→ **TASK OBJECTIVE**:
Only these lines of the data below are wanted: the one with "Work Name Badge Christmas", the one with "New Zealand Couples", and any lines between them, each repeated exactly.

→ **DATASET CONTENT**:
====
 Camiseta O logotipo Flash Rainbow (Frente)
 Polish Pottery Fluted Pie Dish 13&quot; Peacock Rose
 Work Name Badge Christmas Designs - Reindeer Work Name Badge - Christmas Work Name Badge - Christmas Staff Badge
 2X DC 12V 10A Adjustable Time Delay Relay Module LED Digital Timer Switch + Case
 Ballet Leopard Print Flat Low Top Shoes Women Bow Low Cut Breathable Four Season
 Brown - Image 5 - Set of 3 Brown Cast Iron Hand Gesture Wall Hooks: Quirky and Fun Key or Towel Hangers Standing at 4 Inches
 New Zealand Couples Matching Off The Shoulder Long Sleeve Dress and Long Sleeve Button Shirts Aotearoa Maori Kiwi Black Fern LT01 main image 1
====
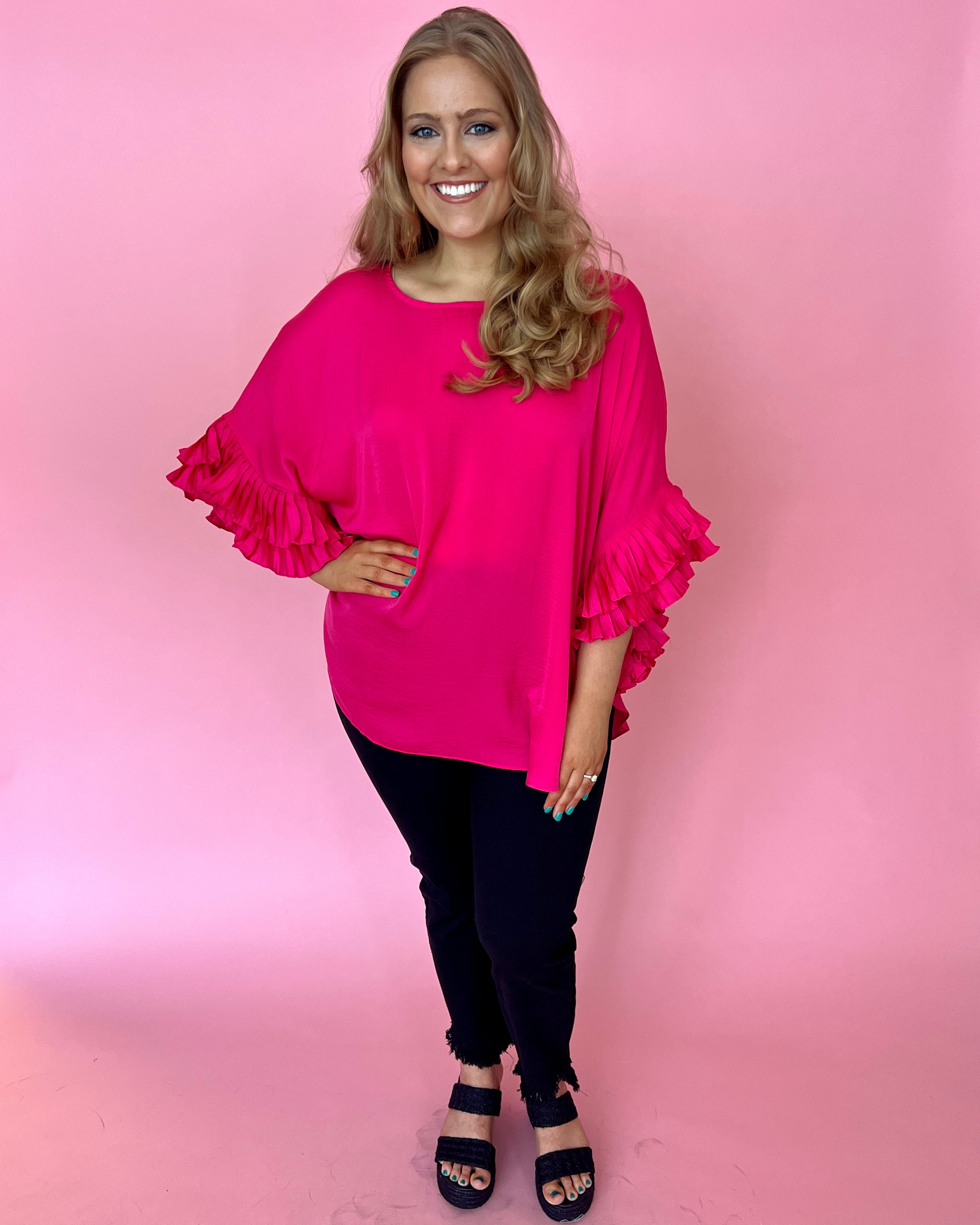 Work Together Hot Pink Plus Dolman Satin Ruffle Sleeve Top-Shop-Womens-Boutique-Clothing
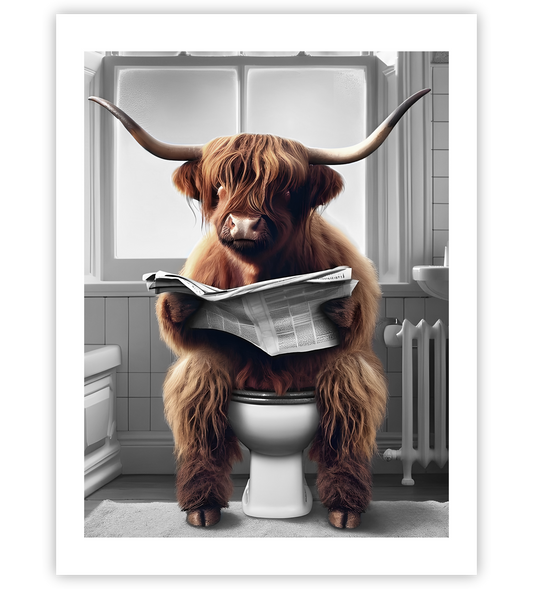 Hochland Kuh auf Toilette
====
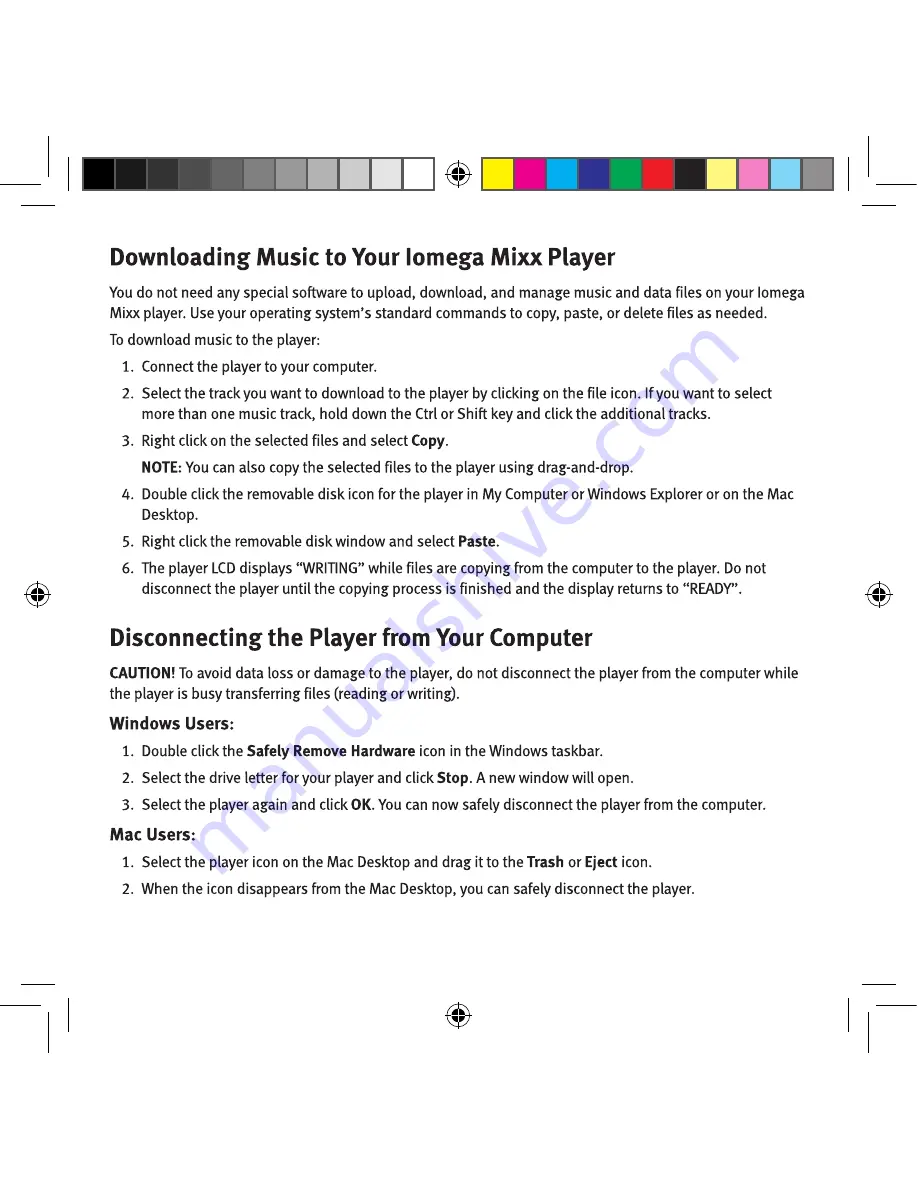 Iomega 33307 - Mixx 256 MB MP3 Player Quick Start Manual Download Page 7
====
→ **ANSWER BOX**:
 Work Name Badge Christmas Designs - Reindeer Work Name Badge - Christmas Work Name Badge - Christmas Staff Badge
 2X DC 12V 10A Adjustable Time Delay Relay Module LED Digital Timer Switch + Case
 Ballet Leopard Print Flat Low Top Shoes Women Bow Low Cut Breathable Four Season
 Brown - Image 5 - Set of 3 Brown Cast Iron Hand Gesture Wall Hooks: Quirky and Fun Key or Towel Hangers Standing at 4 Inches
 New Zealand Couples Matching Off The Shoulder Long Sleeve Dress and Long Sleeve Button Shirts Aotearoa Maori Kiwi Black Fern LT01 main image 1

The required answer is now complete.